*TASK*. Exactly retype the lines below from the one containing "common name: domestic cow" through the end of the listing. Leave pictures out.

*INPUT*.

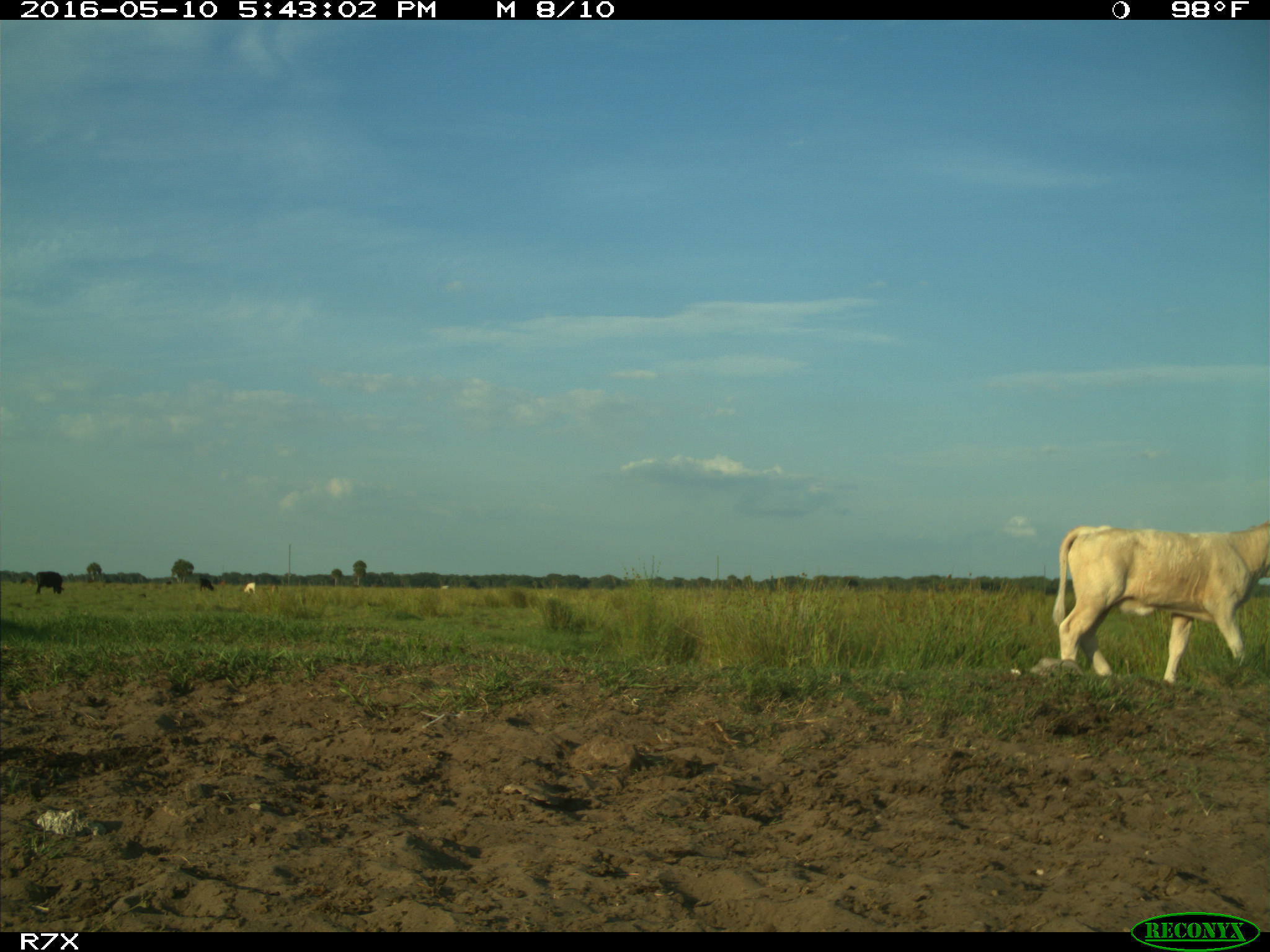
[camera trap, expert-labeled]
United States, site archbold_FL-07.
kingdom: Animalia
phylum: Chordata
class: Mammalia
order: Artiodactyla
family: Bovidae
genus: Bos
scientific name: Bos taurus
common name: domestic cow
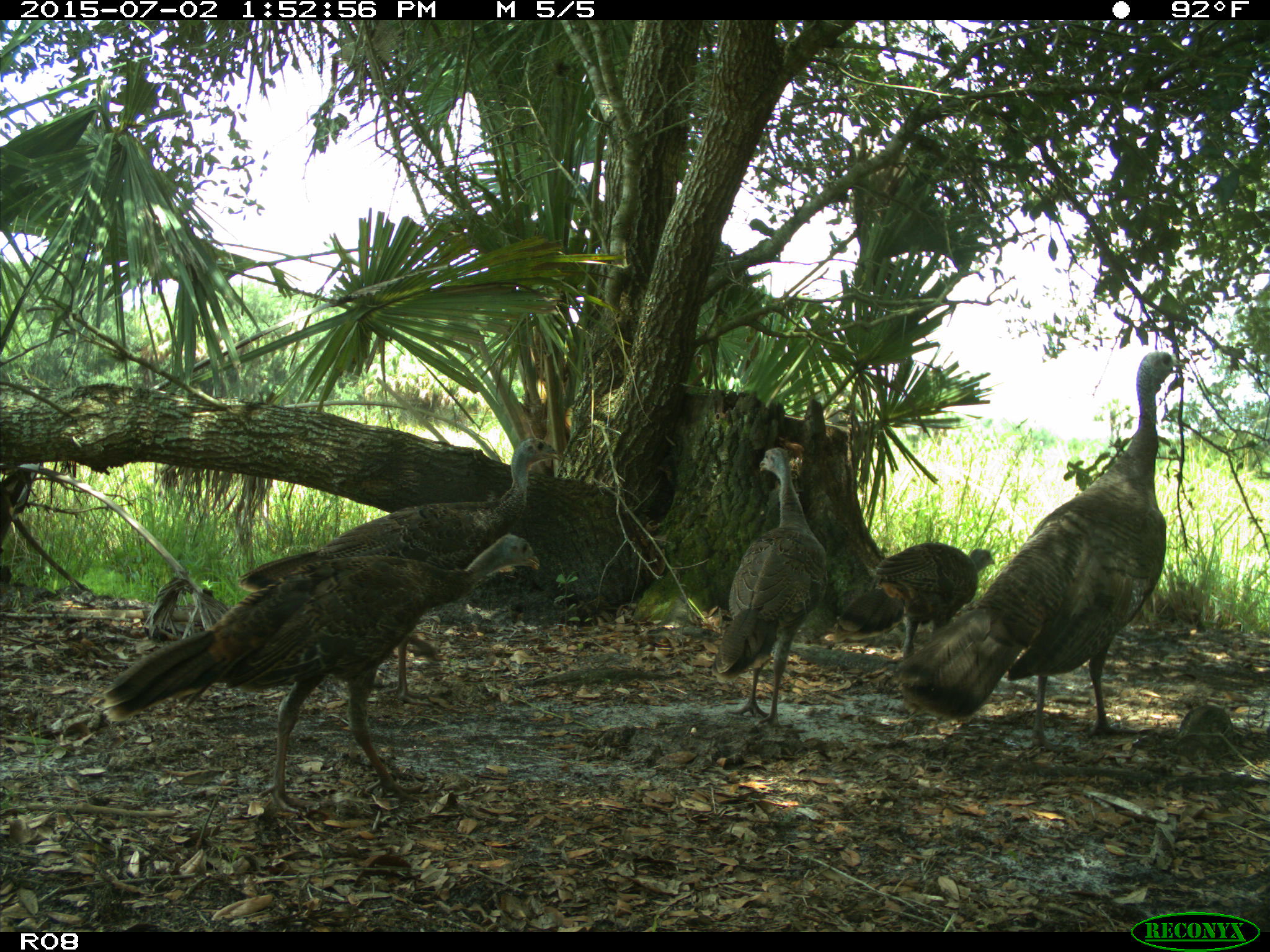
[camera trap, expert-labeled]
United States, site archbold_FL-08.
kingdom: Animalia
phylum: Chordata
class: Aves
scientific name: Aves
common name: birds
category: unidentified bird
Unidentified bird (birds) (Aves).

*ANSWER SPACE*.
common name: domestic cow
[camera trap, expert-labeled]
United States, site archbold_FL-08.
kingdom: Animalia
phylum: Chordata
class: Aves
scientific name: Aves
common name: birds
category: unidentified bird
Unidentified bird (birds) (Aves).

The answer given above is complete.